Modern cell biology is full of well-analysed signalling pathways that control every facet of a cell's life. To a student or postdoctoral researcher, it probably seems as if it has always been so, but it is a recent phenomenon. Twenty years ago, even actin, the most abundant and basic component of the cytoskeleton and the basis of most cell movement, was an unknown territory; vague ideas about how it was positioned and controlled involved the usual suspects (mostly calcium, phospholipids and kinases), but they were unclear, descriptive and often internally contradictory.

This paper became an intellectual template for the field — the one other papers want to be when they grow up.

In 1992, two back-to-back papers from the same group changed the actin field overnight. They described how two small GTPases — RHO and RAC — behave like master switches for different patterns of actin cytoskeleton assembly. RHO controls cell adherence by initiating the formation of the structures that connect the outside world, the cell membrane and the internal actin structures. RAC causes the formation of dynamic actin-driven structures called ruffles at the edges of cells. The paper by Ridley et al. describing RAC is particularly beautiful. It clearly shows — with what seems to modern eyes like surprisingly few images — that RAC is necessary for actin ruffles to exist, sufficient for them to form, required for other signals that generate them and ahead of RHO in the 'pecking order'. This paper became an intellectual template for the field — the one other papers want to be when they grow up. It makes a wonderful example when talking to students about how to construct a paper.

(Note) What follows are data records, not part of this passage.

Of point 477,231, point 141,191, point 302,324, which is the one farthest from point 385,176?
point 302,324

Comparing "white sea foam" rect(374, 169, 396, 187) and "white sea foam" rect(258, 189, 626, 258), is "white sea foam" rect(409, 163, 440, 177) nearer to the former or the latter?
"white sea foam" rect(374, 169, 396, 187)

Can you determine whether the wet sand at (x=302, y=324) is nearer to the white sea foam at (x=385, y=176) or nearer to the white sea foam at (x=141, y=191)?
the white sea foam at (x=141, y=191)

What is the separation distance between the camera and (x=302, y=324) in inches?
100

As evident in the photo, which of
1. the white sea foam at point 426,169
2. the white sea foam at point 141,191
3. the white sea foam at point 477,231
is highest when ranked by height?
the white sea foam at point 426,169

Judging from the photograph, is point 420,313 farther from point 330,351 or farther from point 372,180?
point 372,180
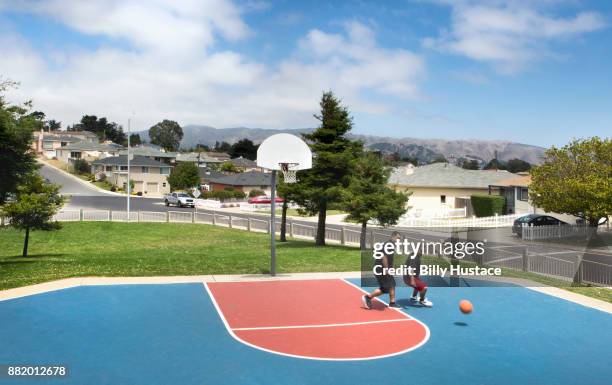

Papers like these drove the expansion of cell biology to the centre of the scientific mainstream. In a way, they have also become a millstone for the field. Journal editors measure new submissions against them, and referees can be critical of work that is not as clear and uncomplicated. But RAC and the paper that established its role are very unusual. Most of biology, in reality, is messy, unclear and subjective. Authors often try to bridge the gap by using bizarre constructions, such as “protein X is absolutely essential for normal migration”, meaning that cells move a bit weirdly without it. It would be better to describe the complex truth in simple language. Ridley et al. is a splendid example of how lucid papers can be, but it is not a framework that dictates the shape of cell biology. It is good to enjoy a fine paper and just as good to appreciate the intricacy of real cells.